### Stored items
====

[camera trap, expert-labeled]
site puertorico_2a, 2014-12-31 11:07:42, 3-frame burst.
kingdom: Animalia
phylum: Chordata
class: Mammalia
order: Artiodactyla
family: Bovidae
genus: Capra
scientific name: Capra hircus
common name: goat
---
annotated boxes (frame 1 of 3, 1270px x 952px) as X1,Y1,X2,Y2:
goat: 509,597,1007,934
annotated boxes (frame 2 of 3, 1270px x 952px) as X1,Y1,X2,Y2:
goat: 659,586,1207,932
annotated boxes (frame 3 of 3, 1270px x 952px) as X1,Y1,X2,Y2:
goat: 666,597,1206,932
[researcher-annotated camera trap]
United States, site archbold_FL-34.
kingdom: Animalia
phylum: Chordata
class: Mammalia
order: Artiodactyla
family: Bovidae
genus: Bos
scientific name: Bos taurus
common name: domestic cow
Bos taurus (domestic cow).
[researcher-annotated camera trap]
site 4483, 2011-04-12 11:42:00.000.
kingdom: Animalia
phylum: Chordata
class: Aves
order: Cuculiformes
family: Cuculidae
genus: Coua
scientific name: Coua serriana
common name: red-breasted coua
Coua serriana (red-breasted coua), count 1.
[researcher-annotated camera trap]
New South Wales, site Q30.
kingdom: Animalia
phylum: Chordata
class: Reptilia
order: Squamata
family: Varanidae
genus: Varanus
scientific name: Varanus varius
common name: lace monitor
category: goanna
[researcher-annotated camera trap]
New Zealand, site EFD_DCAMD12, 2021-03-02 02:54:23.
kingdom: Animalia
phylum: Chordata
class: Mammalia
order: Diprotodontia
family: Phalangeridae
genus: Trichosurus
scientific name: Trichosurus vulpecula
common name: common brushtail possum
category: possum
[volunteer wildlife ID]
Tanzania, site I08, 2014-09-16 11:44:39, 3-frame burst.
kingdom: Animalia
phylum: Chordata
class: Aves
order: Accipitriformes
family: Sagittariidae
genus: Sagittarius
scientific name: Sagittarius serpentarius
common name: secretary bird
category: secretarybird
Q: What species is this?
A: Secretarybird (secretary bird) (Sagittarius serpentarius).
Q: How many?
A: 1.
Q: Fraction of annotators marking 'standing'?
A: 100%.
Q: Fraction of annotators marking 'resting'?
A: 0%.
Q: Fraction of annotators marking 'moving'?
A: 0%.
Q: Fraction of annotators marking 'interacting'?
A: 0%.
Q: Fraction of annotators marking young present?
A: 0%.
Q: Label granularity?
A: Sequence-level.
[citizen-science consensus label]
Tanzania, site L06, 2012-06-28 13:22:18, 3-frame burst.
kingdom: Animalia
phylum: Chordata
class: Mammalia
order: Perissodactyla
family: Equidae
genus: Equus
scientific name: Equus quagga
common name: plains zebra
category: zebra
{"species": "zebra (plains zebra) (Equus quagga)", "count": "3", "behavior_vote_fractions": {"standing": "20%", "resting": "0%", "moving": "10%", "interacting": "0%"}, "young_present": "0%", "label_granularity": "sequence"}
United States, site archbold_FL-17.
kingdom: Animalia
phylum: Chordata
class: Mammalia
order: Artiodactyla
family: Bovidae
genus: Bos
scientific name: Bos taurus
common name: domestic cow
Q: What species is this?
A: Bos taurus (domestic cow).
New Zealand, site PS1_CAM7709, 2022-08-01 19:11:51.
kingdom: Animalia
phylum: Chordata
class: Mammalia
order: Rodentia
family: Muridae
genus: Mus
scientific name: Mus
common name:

====

### Work to complete
Check each line in the records above for the word "marking". Return those that have it.

### Expected answer
Q: Fraction of annotators marking 'standing'?
Q: Fraction of annotators marking 'resting'?
Q: Fraction of annotators marking 'moving'?
Q: Fraction of annotators marking 'interacting'?
Q: Fraction of annotators marking young present?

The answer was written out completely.